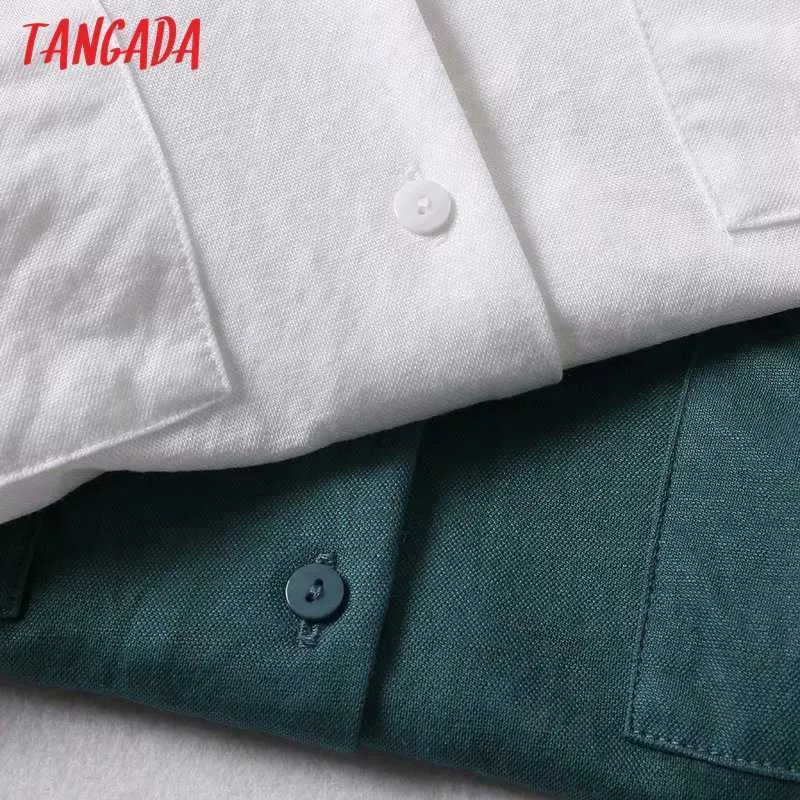 Tangada Damen-Blusen, solide, elegante Viskose-Hemden für Sommer, Büro, Damen, Arbeitskleidung, hochwertige Blusen 4C16 210609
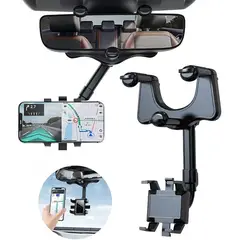 KUANGYE - Soporte Celular Auto Porta Espejo Retrovisor Girar 360 Grado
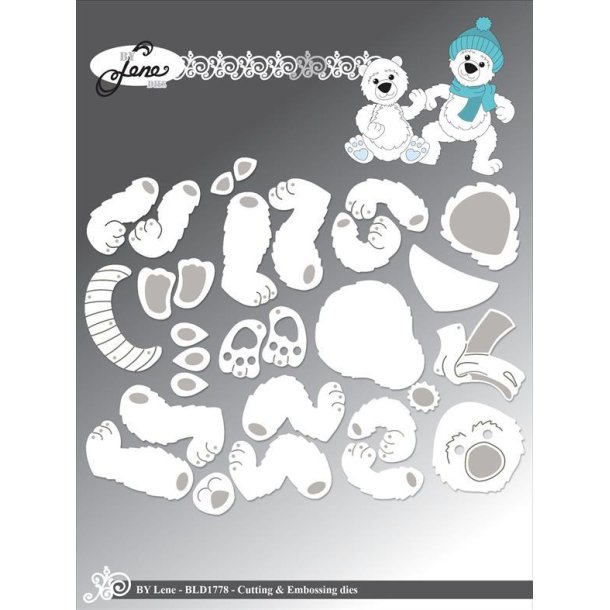 By Lene dies Polar Bear Ansigt 3,1x3,1cm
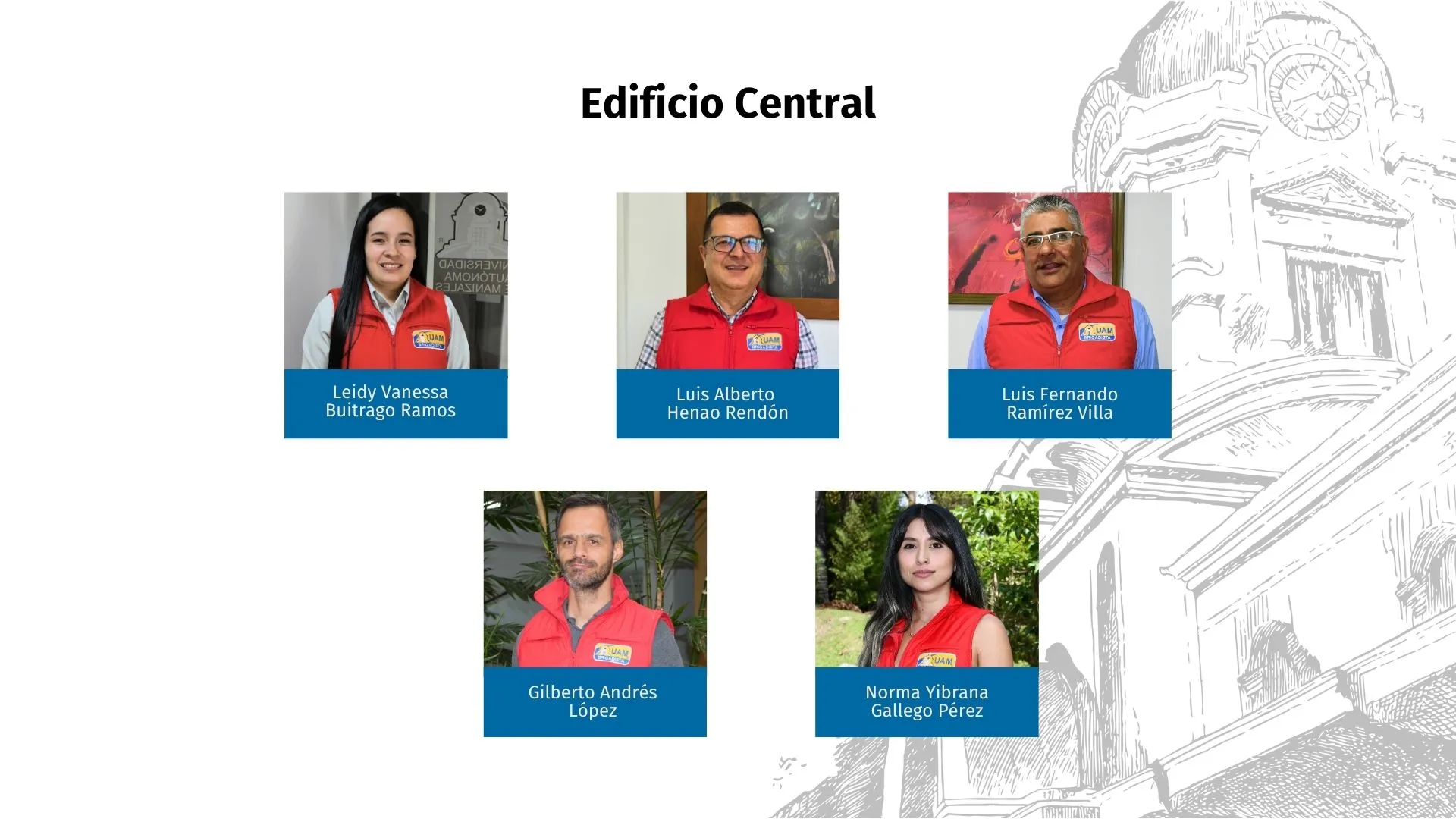 Personas que pertenecen a la brigada UAM del Edificio Central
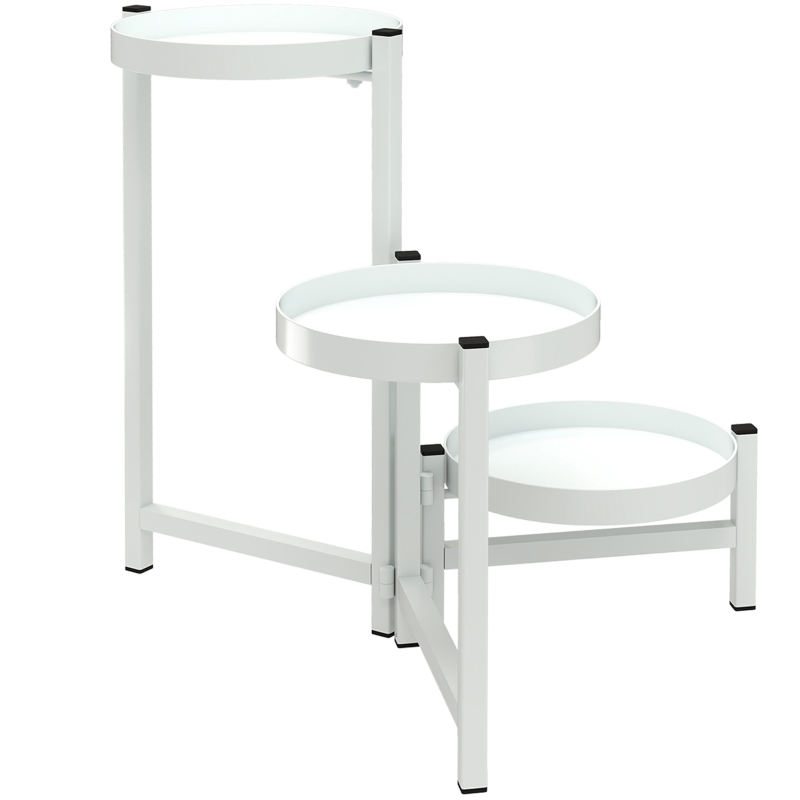Outsunny Soporte para Plantas Plegable de Metal de 3 Niveles con 3 Estantes Redondos Soporte para Macetas 40x40x42 cm Blanco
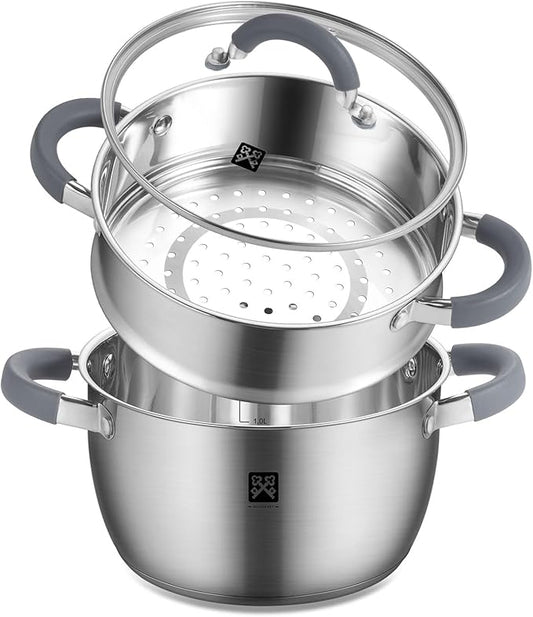 GOLDEN KEY 4.0 QT Steamer for Cooking,Steamer Pots with Vegetable Steam Basket,2-Tier Multipurpose 18/8 Stainless Steel Steaming Pot Cookware for Vegetable,Soup, Food,Dumplings,Oven & Dishwasher Safe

________________________________________

--- What needs to be done ---
The copy should match each line above exactly and contain no images.

--- Solved problem ---
 Tangada Damen-Blusen, solide, elegante Viskose-Hemden für Sommer, Büro, Damen, Arbeitskleidung, hochwertige Blusen 4C16 210609
 KUANGYE - Soporte Celular Auto Porta Espejo Retrovisor Girar 360 Grado
 By Lene dies Polar Bear Ansigt 3,1x3,1cm
 Personas que pertenecen a la brigada UAM del Edificio Central
Outsunny Soporte para Plantas Plegable de Metal de 3 Niveles con 3 Estantes Redondos Soporte para Macetas 40x40x42 cm Blanco
 GOLDEN KEY 4.0 QT Steamer for Cooking,Steamer Pots with Vegetable Steam Basket,2-Tier Multipurpose 18/8 Stainless Steel Steaming Pot Cookware for Vegetable,Soup, Food,Dumplings,Oven & Dishwasher Safe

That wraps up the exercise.